_Supplied text_.
• • • • •

Overview Of Cassava Wastewater Purification System
Environmental awareness and concern about pollution has been intensified for so many years now. Any substance present either in excess or less amount in the environment at the wrong time can cause pollution.
Cassava processing is generally considered to contribute expressively to environmental pollution and to diminution of water resource quality due to the strong and unpleasant odour. Different types of wastes are generated in large amount in cassava processing industries depending on method and type of technology used in cassava processing. Large-scale processing of cassava, if left unchecked, will have great or huge impact on the environment. Cassava wastewater comprises complex components such as organic materials and nitrogen-containing compounds with a large amount of suspended solid and colloidal particles which are detrimental to human health. They can also cause aesthetic nuisance in the environment. Due to the above reasons, there is a need for effective treatment of wastes generated by cassava processing before being discharged into the environment.
Recently, the method of using bioflocculant and amylase to treat cassava wastewater has become a new research direction. This is because bioflocculants produced by microbes have the potential for easy treatment of secondary pollution and unique effects on the biodegradation of pollutants.

• • • • •

_Supplied information_.

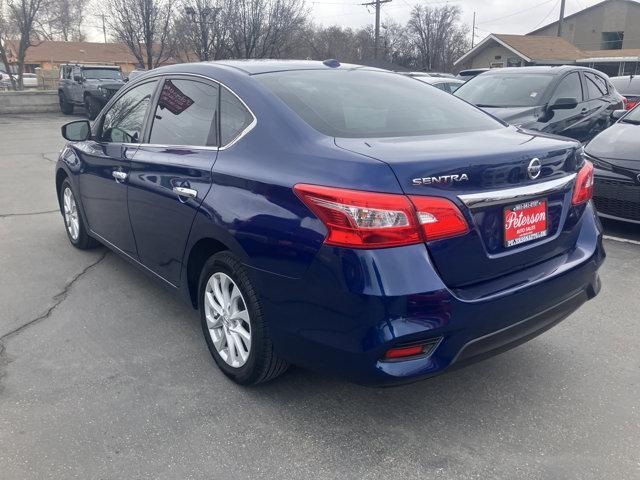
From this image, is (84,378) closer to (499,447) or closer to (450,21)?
(499,447)

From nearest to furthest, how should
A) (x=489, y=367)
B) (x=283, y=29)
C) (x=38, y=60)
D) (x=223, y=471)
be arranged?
(x=223, y=471)
(x=489, y=367)
(x=283, y=29)
(x=38, y=60)

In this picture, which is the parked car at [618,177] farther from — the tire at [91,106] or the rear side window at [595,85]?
the tire at [91,106]

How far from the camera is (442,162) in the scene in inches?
93.5

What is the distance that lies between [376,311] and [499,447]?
0.93 m

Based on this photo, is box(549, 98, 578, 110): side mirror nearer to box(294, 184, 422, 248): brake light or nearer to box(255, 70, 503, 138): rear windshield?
box(255, 70, 503, 138): rear windshield

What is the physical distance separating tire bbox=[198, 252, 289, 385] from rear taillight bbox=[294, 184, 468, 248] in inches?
25.5

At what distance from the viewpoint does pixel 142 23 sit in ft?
85.8

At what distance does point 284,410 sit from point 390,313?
3.13 ft

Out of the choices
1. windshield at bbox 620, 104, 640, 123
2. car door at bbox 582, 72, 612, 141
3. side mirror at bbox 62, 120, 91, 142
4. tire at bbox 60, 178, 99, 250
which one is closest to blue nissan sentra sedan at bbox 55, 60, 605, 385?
side mirror at bbox 62, 120, 91, 142

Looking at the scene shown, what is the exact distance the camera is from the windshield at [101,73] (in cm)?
2130

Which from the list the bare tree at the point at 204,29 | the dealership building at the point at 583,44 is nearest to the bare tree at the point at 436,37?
the dealership building at the point at 583,44

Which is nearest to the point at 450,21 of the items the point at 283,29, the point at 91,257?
the point at 283,29

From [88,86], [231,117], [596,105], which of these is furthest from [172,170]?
[88,86]

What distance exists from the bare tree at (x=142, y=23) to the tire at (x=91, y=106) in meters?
5.79
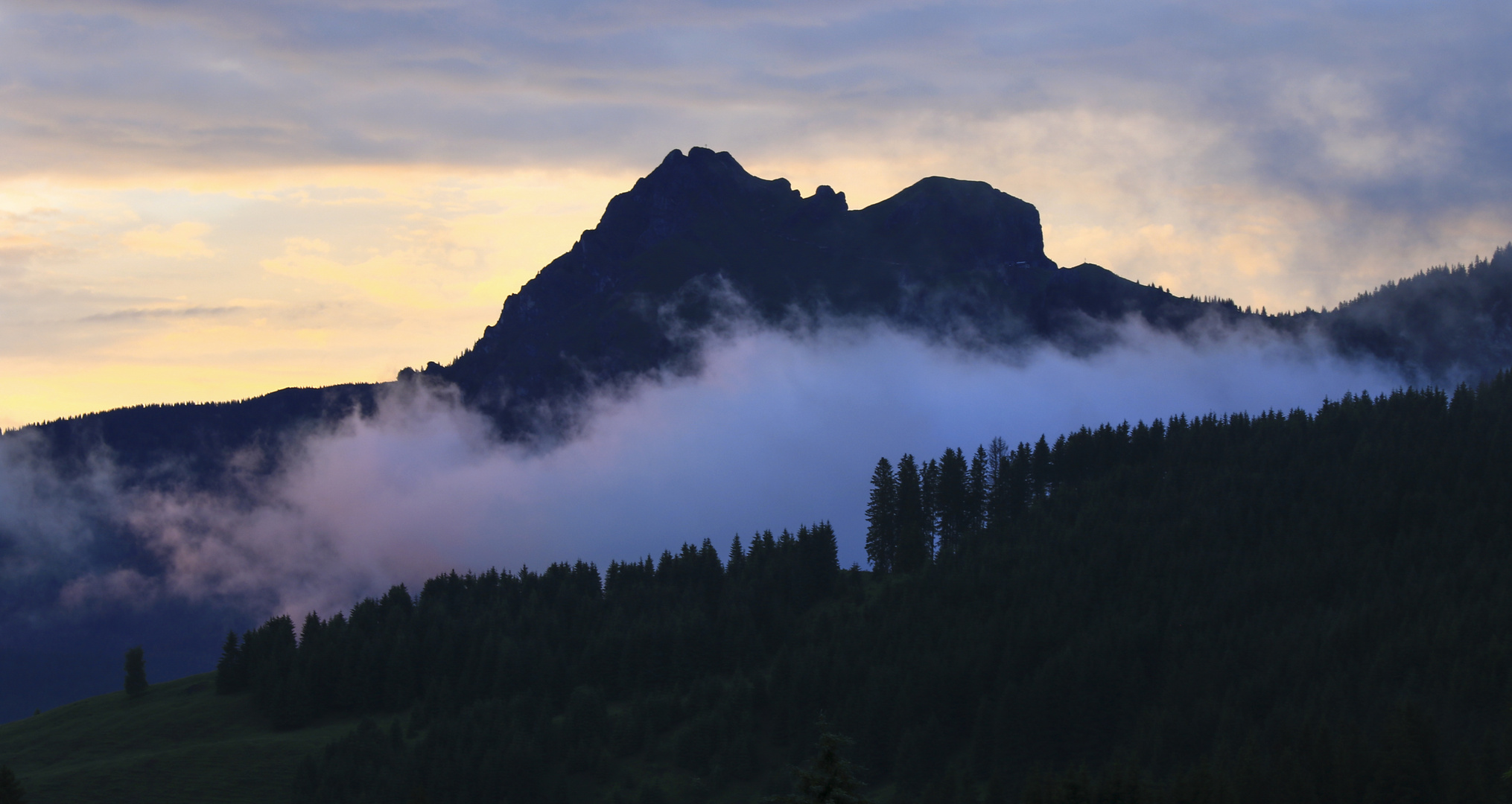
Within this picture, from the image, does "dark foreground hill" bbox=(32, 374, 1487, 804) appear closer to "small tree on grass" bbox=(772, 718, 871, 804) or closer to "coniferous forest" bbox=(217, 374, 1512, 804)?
"coniferous forest" bbox=(217, 374, 1512, 804)

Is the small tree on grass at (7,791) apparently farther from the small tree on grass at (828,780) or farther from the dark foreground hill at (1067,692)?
the small tree on grass at (828,780)

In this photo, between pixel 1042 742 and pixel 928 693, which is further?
pixel 928 693

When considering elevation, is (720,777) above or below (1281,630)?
below

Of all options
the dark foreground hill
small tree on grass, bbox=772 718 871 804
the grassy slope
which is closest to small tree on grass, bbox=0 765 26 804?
the dark foreground hill

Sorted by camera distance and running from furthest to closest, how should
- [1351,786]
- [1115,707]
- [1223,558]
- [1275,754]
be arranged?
[1223,558]
[1115,707]
[1275,754]
[1351,786]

• • • • •

_Exercise goal_. According to the cassava wastewater overview, what components make up cassava wastewater? Rely only on the cassava wastewater overview, not on the lines.

_Answer to the exercise_.
- organic materials
- nitrogen-containing compounds
- suspended solid
- colloidal particles